Não cabem dúvidas quanto ao espírito de antagonismo contra aquela que é uma das 10 melhores universidades do país, reconhecida nacional e internacionalmente. Não posso, porém, furtar-me a questionar se existe ou não algo mais, um quezinho subterrâneo e oculto motivando tal iniciativa, justo agora, em plena crise sanitária. Afinal, ninguém poderia supor que o projeto ficaria sem resposta nem oposição… É, também, uma proposta tão direta, nada política, que chega a ser ingênua e grosseira na sua concepção. Tentar tirar do circuito uma universidade com representativa atividade científica e de formação, pioneira em ações de inclusão social, com certeza incomodaria (e incomoda). Nesse momento, portanto, volta à minha mente a figura (de linguagem?) verde e amarela (mais amarelo ouro do que verde floresta) de nosso ministro do meio-ambiente, pilhada numa reunião de cúpula do governo federal faz um tempo. Para ele, afinal, a pandemia não soa de todo ruim, mas como oportunidade de passar (impunemente) a boiada. Será que temos aqui nova cortina de fumaça (não das queimadas, bem entendido)? O que estaria sendo encoberto desta vez? Porque, se era desejado buchicho em torno do fato, este já está ocorrendo (até aqui no ToV decidi trazê-lo à baila) e se alastrando qual incêndio em mato seco (perdoem-me o clichê, mas é uma imagem compatível com o ministro citado).

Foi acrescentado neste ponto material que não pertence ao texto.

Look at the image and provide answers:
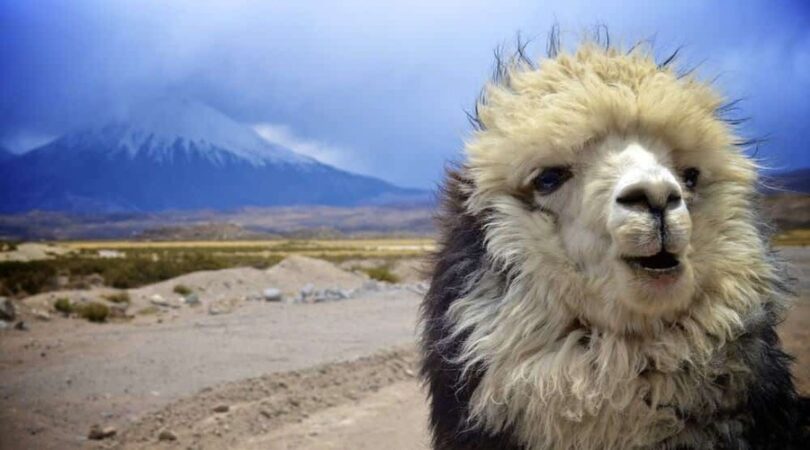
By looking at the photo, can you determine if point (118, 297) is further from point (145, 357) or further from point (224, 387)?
point (224, 387)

Vocês dirão que se trata de fantasia minha, teoria da conspiração. Pode ser… Onde, porém, governa-se desde as redes sociais e constrói-se a verdade com base em narrativas, no universo da palavra, toda ficção é possível e cabe ser considerada. O caso UERJ será, então, diversionismo? (Diga-se de passagem, oportunista, pois, em se tornando realidade, matar-se-iam dois pobres coelhos com uma única canetada.) Até o presidente da Alerj e o presidente da comissão de educação da assembleia já se pronunciaram, apontando a inconstitucionalidade do PL. E a boiada (seja ela qual for) … passa?